A pledge of $30 billion in "new and additional" money between 2010 and 2012 for poorer nations was one of the few concrete initiatives to come out of Copenhagen last December, but since then richer nations have appeared reluctant to stump up the cash.
Outlining Europe's contribution to the pot on Tuesday (30 November), expected to total €7.2 billion over the three years, EU chief negotiator Artur Runge-Metzger said loans, rather than grants, could provide a "win-win" situation for both sides.
"When it comes to mitigation actions you find that … consumers can repay loans, in other words, finance can be used like a revolving fund," he said.
"In that way, funds can be repaid and used by others. You don't need grants. It would be a waste of money because the individual pays for itself. You have to make best use of peoples' money," he added.
Mr Runge-Metzger later clarified to the Guardian newspaper that EU loans to poorer nations were frequently made on a "highly concessional basis", including a major grant element of up to 75 percent.
Critics said loans were totally unacceptable however, and would simply saddle developing nations with more debt.

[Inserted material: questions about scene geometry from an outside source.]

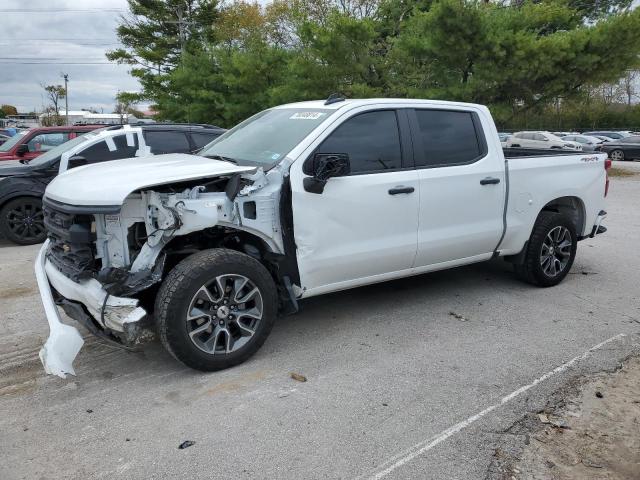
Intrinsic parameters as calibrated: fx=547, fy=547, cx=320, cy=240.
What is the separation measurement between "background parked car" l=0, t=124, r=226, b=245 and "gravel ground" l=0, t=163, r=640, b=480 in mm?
3212

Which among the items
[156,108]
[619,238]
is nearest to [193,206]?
[619,238]

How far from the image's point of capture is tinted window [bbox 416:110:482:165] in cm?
480

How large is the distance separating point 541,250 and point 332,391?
10.2 feet

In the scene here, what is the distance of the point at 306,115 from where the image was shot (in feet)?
15.1

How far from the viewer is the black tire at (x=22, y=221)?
8.28 meters

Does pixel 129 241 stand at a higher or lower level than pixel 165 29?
lower

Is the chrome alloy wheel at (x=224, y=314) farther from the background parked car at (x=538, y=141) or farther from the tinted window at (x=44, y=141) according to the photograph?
the background parked car at (x=538, y=141)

They added that closer analysis of developed-country pledges showed much of it be re-cycled money, therefore failing to reach the "new and additional" criteria laid down in Copenhagen.
Together with Europe's €7.2 billion offer, Japan has pledged $15.4 billion and the US $1.7 billion over the three-year period.
NGOs argue that the practice of double-counting money from former promises is adding to confusion and a feeling of mistrust on the part of developing nations. "Countries are definitely using creative accounting to cover up for their shortfalls," said Tim Gore, Oxfam's senior climate advisor.
As well the tough discussions on short-term assistance, talks also got underway on a Green Fund which negotiators at Copenhagen last year decided should be able to raise $100 billion a year from 2020 onwards to help poorer nations fight climate change over the longer-term.